SOURCE EXTRACT:
-- Start --
Post  jgeanangel on Sat Jan 19, 2013 11:25 am

Hey Bob... from the long time hobbyist perspective...I buy most of my tools and wire online because I know what I like and value is important...I would guess I buy $200 worth of wire every year or two and about the same in tools annually...but I go to nurseries primarily for plants and pots...

First...I never seem to buy anything, or at least very little, that is in a bonsai container already and none of my bonsai friends do either...good stock is for more interesting and appealing and we're happy to pay for it.

Second...POTS,POTS,POTS,POTS,POTS...and please not just cheap Chinese pots either...nice containers from a variety of sources...chances are if it is not nice enough for your personal collection/trees then I won't like it either.

Third...I am a sucker for a "deal"...if you will not haggle even a little on the price I probably will not buy it...especially if I am spending a lot or buying multiples of the same the thing...If I were in your shoes I would most likely price stuff so I have a little room to bargain with good customers.
-- End --
[Spatial relationship records]
-- Start --
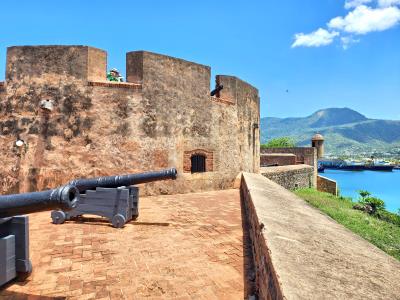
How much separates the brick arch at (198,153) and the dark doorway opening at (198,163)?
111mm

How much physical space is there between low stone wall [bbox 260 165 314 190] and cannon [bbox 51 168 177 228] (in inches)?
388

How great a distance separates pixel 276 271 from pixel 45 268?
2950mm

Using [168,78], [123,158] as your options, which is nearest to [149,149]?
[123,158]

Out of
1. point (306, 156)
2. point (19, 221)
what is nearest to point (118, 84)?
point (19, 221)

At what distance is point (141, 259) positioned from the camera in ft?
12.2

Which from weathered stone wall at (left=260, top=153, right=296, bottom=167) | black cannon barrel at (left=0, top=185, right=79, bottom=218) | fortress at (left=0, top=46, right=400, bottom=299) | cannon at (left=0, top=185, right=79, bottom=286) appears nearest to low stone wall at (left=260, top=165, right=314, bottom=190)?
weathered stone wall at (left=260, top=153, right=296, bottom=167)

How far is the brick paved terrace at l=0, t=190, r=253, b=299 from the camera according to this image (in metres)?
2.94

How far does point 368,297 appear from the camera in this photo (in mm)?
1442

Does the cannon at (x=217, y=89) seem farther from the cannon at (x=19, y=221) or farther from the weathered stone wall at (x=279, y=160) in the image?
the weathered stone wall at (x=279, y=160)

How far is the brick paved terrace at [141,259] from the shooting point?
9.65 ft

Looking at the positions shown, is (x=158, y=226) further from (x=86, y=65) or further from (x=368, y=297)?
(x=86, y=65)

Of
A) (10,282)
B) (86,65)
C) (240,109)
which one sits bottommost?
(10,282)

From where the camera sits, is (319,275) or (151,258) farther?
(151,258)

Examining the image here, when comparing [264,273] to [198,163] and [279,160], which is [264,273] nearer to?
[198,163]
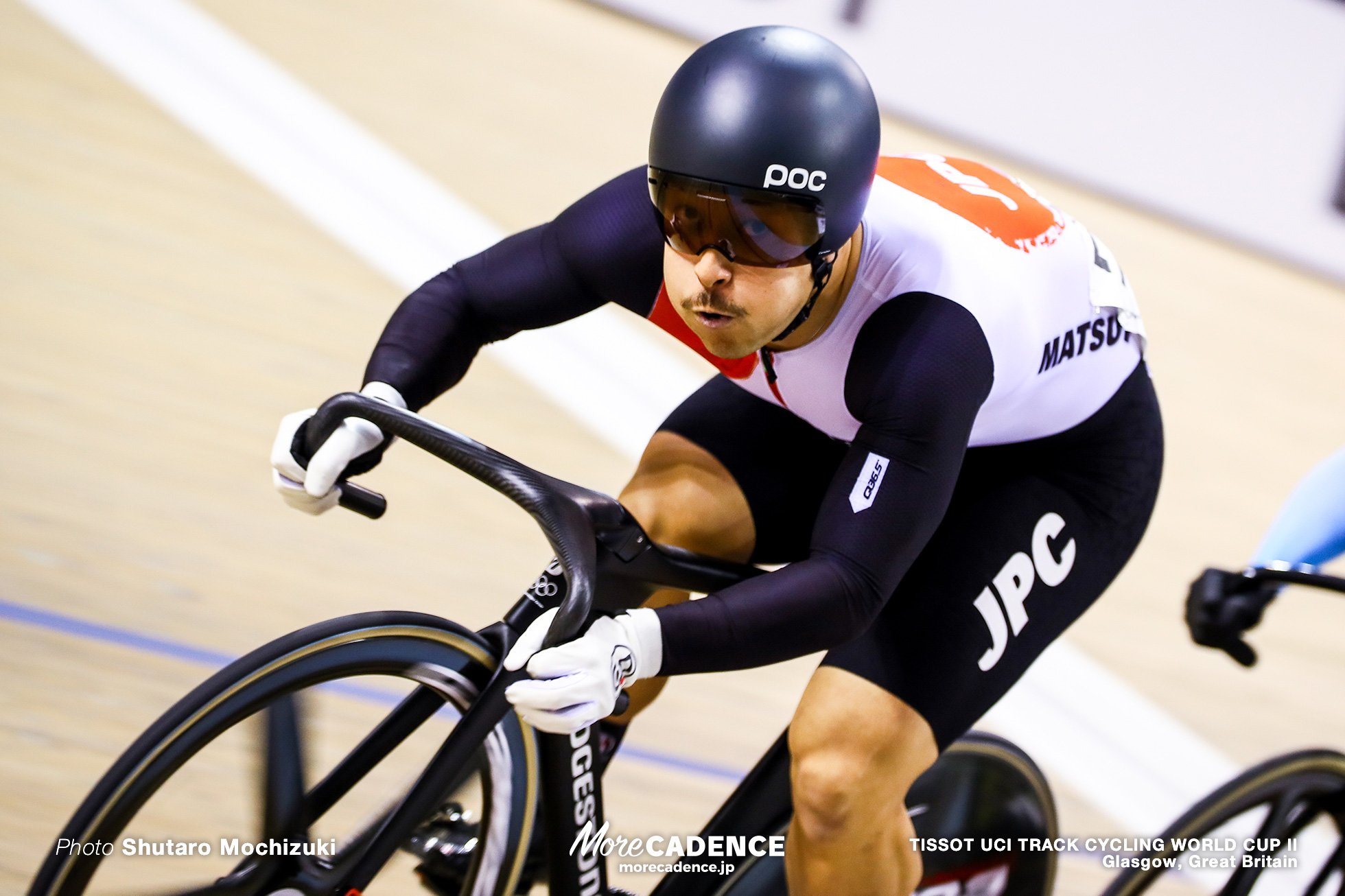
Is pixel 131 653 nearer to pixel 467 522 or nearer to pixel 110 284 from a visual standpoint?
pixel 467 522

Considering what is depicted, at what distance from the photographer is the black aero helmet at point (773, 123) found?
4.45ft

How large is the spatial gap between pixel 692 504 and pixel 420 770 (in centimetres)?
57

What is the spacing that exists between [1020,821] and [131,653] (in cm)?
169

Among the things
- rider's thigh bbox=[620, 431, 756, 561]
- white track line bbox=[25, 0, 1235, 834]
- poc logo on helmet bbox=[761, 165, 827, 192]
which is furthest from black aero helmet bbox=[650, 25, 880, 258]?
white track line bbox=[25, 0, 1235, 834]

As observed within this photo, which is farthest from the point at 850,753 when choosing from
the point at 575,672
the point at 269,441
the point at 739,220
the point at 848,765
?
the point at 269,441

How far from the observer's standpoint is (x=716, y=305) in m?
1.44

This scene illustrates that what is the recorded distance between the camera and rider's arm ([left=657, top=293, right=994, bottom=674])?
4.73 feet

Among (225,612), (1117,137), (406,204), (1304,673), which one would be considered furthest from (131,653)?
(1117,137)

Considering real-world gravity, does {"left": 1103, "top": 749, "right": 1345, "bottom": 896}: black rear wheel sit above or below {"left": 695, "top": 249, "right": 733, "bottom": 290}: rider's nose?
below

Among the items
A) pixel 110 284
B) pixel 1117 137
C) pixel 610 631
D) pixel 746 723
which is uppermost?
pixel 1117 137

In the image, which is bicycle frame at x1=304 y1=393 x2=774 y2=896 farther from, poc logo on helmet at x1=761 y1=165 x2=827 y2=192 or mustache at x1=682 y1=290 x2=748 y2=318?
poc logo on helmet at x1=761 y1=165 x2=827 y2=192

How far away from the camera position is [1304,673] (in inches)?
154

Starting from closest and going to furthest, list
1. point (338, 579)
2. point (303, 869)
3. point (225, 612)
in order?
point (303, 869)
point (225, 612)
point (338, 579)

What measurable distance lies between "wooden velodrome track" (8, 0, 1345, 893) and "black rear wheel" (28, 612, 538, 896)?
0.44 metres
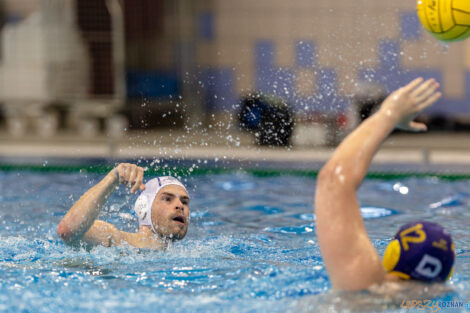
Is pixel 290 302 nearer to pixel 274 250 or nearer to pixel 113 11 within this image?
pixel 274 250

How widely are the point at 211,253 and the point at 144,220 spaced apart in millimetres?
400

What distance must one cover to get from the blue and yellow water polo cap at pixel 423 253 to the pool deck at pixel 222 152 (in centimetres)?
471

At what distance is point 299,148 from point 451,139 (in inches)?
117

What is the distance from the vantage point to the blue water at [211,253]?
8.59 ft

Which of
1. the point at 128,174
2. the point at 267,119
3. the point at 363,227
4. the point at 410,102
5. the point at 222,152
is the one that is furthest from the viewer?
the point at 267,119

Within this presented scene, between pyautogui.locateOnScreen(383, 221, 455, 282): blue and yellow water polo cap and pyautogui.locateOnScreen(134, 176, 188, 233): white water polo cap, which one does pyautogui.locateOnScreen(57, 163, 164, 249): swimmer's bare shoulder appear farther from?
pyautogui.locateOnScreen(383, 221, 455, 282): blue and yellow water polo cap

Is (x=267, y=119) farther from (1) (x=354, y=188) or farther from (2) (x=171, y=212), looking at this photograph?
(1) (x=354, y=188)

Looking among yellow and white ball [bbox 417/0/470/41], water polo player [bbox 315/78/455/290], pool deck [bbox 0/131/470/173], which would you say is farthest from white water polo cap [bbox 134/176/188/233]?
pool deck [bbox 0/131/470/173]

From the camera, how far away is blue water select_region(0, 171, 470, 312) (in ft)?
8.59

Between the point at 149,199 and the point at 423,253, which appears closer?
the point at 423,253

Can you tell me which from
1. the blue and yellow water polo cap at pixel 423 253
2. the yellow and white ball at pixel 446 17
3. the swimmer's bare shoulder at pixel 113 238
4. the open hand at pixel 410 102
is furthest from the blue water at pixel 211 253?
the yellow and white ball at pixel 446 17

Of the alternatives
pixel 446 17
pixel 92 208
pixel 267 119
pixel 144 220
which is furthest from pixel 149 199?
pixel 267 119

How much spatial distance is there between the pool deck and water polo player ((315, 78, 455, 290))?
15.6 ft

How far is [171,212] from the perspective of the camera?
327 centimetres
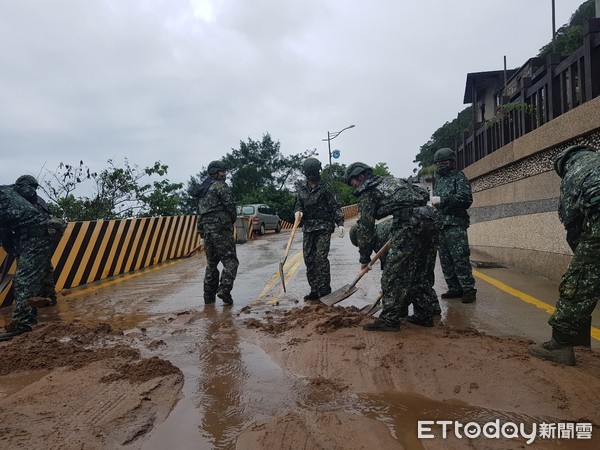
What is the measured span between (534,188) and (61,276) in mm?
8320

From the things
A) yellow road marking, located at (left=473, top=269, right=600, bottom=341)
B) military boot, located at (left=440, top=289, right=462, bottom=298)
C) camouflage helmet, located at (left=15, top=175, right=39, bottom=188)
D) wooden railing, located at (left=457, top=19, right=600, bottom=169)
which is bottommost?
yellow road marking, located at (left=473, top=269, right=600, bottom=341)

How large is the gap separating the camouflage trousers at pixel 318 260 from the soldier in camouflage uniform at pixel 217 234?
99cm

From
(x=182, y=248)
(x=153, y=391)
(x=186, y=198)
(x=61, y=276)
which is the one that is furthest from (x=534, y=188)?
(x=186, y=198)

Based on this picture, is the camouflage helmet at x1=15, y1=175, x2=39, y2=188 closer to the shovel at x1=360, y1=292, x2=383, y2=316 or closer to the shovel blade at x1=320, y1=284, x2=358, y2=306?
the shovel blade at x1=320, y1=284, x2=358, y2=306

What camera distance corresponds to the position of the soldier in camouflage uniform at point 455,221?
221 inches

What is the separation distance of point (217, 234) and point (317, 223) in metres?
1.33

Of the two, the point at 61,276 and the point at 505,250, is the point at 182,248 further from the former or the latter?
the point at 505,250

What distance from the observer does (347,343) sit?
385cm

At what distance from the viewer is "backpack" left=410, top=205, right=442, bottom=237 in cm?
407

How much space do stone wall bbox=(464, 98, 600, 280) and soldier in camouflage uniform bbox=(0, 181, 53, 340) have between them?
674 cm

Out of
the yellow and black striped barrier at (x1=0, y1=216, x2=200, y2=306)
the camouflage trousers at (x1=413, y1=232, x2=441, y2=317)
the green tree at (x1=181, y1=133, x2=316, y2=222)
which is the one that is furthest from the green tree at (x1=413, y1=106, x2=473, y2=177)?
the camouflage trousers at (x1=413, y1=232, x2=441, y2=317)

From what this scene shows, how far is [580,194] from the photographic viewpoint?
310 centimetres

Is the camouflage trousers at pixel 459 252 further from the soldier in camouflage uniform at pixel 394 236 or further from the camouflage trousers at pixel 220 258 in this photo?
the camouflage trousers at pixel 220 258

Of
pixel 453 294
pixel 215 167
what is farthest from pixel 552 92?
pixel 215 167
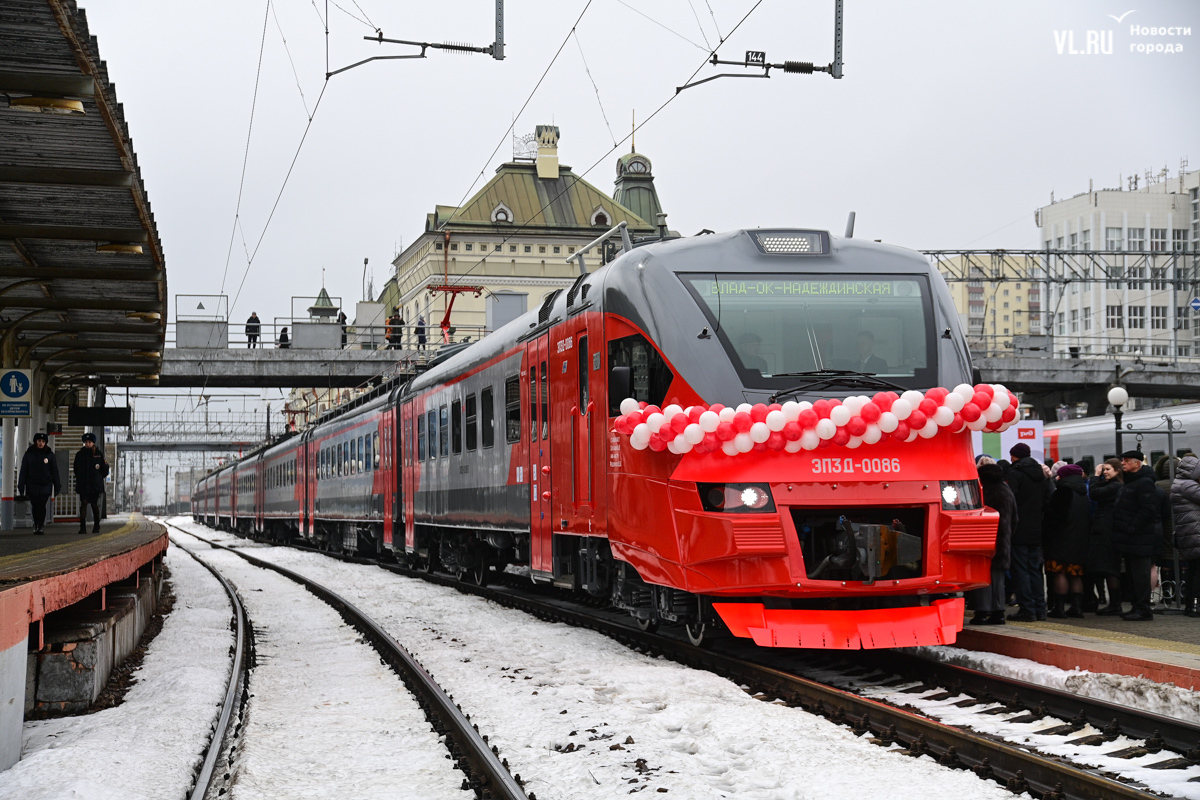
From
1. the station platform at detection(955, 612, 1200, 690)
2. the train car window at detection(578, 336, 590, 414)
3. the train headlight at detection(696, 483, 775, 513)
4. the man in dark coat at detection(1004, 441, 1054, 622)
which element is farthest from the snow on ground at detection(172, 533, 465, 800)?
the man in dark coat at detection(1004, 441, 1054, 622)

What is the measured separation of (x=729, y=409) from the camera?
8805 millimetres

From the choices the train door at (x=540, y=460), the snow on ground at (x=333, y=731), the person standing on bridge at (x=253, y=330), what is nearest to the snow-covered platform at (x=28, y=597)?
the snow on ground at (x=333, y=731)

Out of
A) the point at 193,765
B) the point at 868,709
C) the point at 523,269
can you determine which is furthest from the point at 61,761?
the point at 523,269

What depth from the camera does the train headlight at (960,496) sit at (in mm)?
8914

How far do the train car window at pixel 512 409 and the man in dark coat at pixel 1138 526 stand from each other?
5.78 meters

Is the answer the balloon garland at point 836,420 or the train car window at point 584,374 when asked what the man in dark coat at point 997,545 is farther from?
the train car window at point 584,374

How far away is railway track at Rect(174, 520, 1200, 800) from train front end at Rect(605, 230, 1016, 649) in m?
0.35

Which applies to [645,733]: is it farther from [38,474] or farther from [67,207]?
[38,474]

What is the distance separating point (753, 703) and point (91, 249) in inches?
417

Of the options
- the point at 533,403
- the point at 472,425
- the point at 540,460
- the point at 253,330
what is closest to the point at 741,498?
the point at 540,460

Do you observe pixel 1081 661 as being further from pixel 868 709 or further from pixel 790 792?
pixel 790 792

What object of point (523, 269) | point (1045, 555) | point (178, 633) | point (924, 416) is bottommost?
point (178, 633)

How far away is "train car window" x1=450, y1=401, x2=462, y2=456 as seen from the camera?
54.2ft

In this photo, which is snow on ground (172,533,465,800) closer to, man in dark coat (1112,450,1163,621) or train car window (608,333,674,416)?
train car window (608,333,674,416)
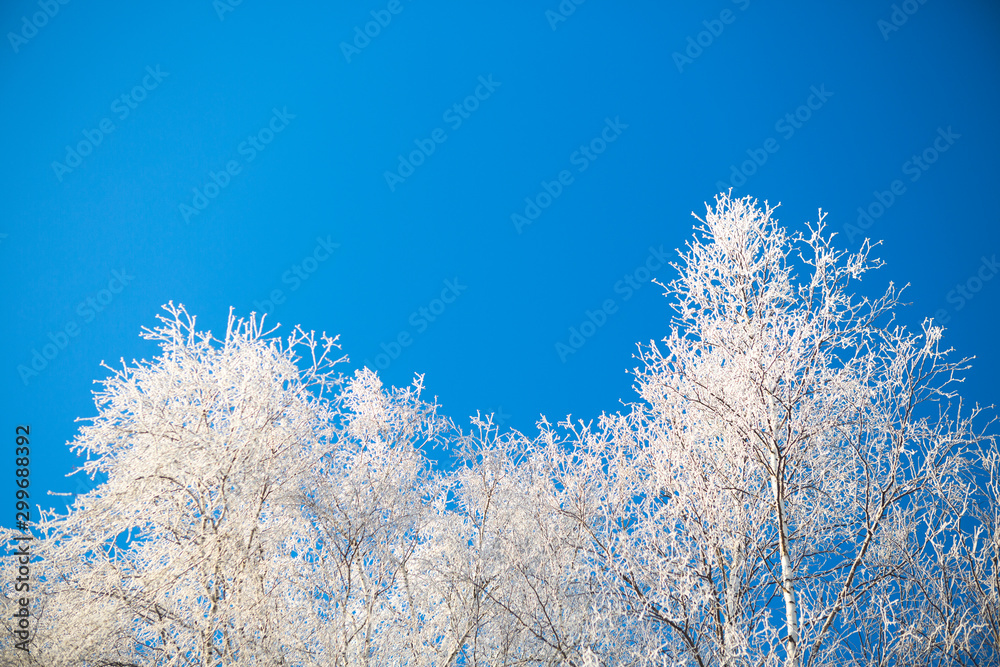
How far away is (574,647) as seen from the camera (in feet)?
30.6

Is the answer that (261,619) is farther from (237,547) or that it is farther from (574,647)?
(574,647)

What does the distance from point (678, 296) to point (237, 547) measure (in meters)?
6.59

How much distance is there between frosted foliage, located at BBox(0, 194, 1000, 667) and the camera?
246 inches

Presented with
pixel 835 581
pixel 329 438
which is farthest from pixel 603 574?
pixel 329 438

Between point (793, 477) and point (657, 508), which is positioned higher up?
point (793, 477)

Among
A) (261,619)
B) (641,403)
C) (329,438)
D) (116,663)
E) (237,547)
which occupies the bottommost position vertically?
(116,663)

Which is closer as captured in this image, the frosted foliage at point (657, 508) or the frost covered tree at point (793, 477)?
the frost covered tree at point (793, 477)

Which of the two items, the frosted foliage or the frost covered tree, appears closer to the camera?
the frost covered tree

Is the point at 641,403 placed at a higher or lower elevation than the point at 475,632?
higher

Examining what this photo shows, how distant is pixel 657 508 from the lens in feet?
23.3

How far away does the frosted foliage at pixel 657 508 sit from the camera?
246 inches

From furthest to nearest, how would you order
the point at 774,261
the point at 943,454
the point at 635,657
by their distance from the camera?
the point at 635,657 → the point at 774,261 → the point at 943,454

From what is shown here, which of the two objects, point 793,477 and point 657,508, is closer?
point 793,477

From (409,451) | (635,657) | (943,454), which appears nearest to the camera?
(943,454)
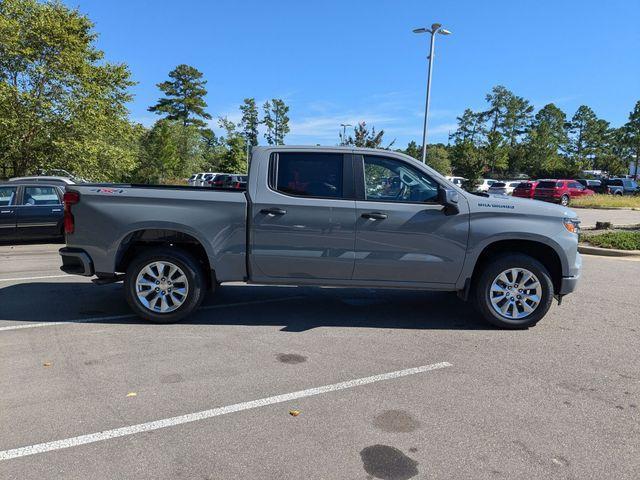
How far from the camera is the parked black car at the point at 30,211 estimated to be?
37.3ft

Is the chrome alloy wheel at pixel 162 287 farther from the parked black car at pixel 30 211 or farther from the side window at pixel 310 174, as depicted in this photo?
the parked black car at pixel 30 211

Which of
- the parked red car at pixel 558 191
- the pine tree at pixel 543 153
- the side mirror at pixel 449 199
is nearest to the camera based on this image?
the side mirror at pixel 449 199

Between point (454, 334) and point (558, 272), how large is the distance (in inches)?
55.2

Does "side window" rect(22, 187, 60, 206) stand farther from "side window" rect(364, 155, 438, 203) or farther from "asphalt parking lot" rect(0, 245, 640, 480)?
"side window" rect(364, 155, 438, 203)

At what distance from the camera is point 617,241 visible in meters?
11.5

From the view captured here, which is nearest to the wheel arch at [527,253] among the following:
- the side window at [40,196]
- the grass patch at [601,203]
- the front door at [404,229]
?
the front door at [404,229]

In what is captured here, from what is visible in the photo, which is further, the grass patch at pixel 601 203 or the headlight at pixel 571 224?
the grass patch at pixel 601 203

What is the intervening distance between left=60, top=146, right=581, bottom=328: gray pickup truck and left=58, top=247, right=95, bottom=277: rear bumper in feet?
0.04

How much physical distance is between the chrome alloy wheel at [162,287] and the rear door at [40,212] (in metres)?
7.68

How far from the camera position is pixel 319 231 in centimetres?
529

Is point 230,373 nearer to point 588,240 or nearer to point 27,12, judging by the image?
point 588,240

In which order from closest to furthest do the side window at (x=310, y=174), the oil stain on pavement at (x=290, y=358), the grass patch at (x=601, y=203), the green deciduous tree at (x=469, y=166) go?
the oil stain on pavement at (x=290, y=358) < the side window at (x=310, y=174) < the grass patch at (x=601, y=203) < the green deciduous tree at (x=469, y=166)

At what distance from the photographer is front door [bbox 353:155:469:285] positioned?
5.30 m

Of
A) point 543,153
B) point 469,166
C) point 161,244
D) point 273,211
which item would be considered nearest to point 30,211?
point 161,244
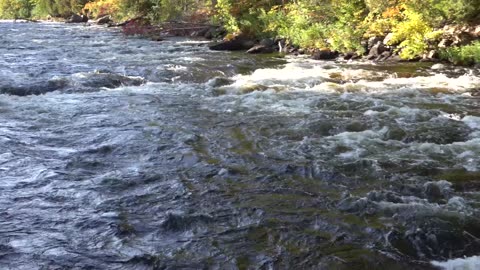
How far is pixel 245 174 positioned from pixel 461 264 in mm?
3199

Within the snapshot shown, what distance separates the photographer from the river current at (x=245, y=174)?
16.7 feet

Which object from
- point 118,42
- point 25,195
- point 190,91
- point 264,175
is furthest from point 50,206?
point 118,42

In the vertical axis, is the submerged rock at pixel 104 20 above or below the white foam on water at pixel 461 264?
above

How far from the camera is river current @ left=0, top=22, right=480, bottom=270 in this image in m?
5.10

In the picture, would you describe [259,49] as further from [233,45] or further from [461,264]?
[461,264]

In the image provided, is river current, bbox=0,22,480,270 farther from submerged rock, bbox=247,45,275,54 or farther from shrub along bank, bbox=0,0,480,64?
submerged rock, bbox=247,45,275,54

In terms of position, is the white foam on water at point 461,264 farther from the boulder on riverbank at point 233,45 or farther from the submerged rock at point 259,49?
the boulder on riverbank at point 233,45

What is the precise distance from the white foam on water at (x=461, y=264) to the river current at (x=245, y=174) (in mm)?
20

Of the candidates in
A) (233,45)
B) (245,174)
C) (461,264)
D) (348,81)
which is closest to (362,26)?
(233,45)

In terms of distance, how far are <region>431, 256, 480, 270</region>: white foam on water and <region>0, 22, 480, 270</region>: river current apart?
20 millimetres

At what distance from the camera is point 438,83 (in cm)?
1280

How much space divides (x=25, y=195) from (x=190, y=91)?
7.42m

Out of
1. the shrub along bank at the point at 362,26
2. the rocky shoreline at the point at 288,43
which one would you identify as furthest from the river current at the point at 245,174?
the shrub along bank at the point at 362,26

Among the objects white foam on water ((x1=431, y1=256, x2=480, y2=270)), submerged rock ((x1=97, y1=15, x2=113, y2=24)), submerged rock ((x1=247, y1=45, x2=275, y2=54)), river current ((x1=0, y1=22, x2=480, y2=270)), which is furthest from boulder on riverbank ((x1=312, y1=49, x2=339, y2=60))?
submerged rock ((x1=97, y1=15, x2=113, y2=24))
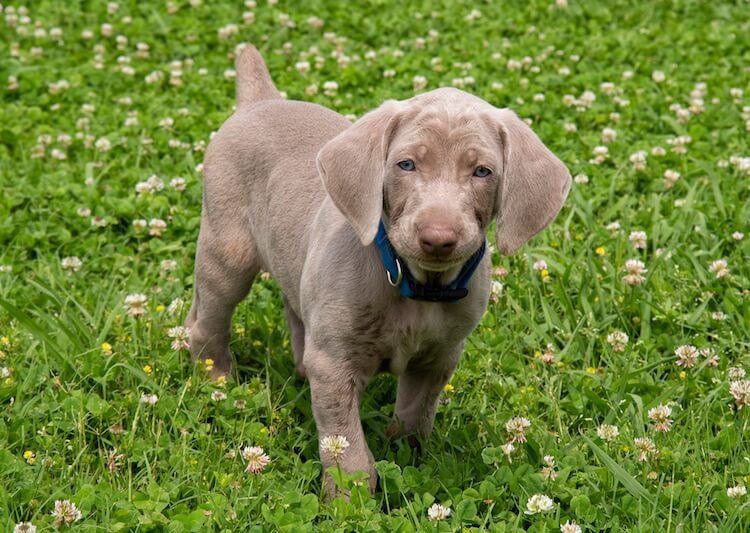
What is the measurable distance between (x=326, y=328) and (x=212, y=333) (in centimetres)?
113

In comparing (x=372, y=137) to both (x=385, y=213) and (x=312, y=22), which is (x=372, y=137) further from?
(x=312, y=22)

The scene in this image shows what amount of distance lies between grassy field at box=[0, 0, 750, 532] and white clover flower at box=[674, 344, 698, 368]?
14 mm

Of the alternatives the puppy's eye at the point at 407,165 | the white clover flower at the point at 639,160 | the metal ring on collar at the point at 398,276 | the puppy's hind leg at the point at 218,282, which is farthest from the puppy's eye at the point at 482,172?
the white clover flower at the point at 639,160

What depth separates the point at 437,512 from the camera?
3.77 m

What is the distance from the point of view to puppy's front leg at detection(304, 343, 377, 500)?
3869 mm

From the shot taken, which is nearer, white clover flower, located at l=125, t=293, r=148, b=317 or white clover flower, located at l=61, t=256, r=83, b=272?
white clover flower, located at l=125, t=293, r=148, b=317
-- End --
PROBLEM A: In the bonsai forum post, how much does the writer say they spend on wire every year or two?
PROBLEM B: Extend the bonsai forum post past its final line, keeping the writer's voice and numbered-point style.

REPLY A: About $200.

REPLY B:
Fourth- If its possible, don't set yourself up as the only expert or person able to negotiate a price in the nursery...if I have to stand around and wait on you for half an hour or more to finish with other customers on a regular basis it will be a major turn off...Informing your staff of margins and giving them the ok to bargain with (good) customers will help.

Last...and this time most important...be friendly, welcoming, helpful and concerned...but not pushy:) Go out of your way to make sure every person that enters your nursery is immediately noticed and welcomed...and in general provided with the best service possible!!

I wish you the best!!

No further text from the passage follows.